Print the data below word for word, omitting the pictures.
┄┄┄┄┄┄┄┄┄┄┄┄┄┄┄┄┄┄┄┄
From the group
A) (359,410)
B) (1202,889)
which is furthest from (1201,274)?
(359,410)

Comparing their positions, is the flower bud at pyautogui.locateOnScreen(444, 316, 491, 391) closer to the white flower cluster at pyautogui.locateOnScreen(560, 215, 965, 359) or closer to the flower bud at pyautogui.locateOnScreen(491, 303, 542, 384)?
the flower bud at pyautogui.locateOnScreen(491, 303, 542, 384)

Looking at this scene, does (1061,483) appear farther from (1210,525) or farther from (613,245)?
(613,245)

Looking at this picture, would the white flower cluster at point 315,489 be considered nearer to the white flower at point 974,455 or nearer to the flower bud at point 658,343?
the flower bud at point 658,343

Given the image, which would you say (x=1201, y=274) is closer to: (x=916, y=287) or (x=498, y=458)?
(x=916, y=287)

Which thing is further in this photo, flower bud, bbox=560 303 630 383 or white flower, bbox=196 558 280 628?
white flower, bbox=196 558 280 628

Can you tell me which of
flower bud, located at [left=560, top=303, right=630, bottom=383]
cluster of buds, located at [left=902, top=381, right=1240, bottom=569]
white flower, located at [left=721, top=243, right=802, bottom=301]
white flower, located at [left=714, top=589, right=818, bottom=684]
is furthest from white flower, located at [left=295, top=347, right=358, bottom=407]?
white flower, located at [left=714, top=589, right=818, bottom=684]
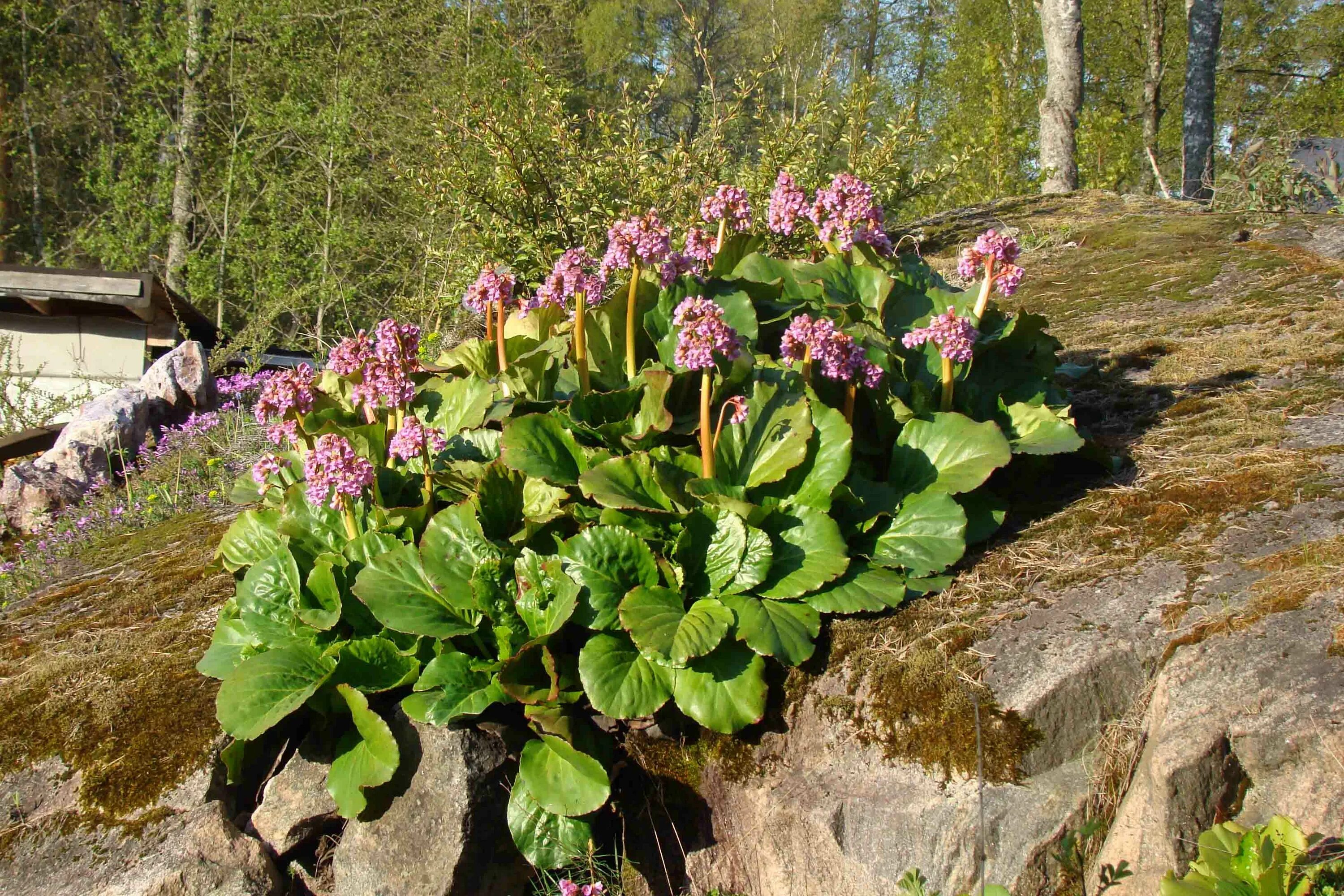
┄┄┄┄┄┄┄┄┄┄┄┄┄┄┄┄┄┄┄┄
Output of the task -
From the group
A) (359,410)
B) (1202,889)
which is furthest from (1201,274)?
(359,410)

Comparing their positions, is the flower bud at pyautogui.locateOnScreen(444, 316, 491, 391) closer to the white flower cluster at pyautogui.locateOnScreen(560, 215, 965, 359) or closer to the flower bud at pyautogui.locateOnScreen(491, 303, 542, 384)?
the flower bud at pyautogui.locateOnScreen(491, 303, 542, 384)

Looking at this scene, does (1061,483) appear farther from (1210,525) or farther from (613,245)?
(613,245)

Looking at this picture, would the white flower cluster at point 315,489 be considered nearer to the white flower at point 974,455 or nearer to the flower bud at point 658,343?
the flower bud at point 658,343

Given the image, which would you say (x=1201, y=274) is closer to: (x=916, y=287) or (x=498, y=458)?
(x=916, y=287)

Which thing is further in this photo, flower bud, bbox=560 303 630 383 or white flower, bbox=196 558 280 628?
white flower, bbox=196 558 280 628

Can you tell me which of
flower bud, located at [left=560, top=303, right=630, bottom=383]
cluster of buds, located at [left=902, top=381, right=1240, bottom=569]
white flower, located at [left=721, top=243, right=802, bottom=301]
white flower, located at [left=714, top=589, right=818, bottom=684]
is furthest from white flower, located at [left=295, top=347, right=358, bottom=407]?
white flower, located at [left=714, top=589, right=818, bottom=684]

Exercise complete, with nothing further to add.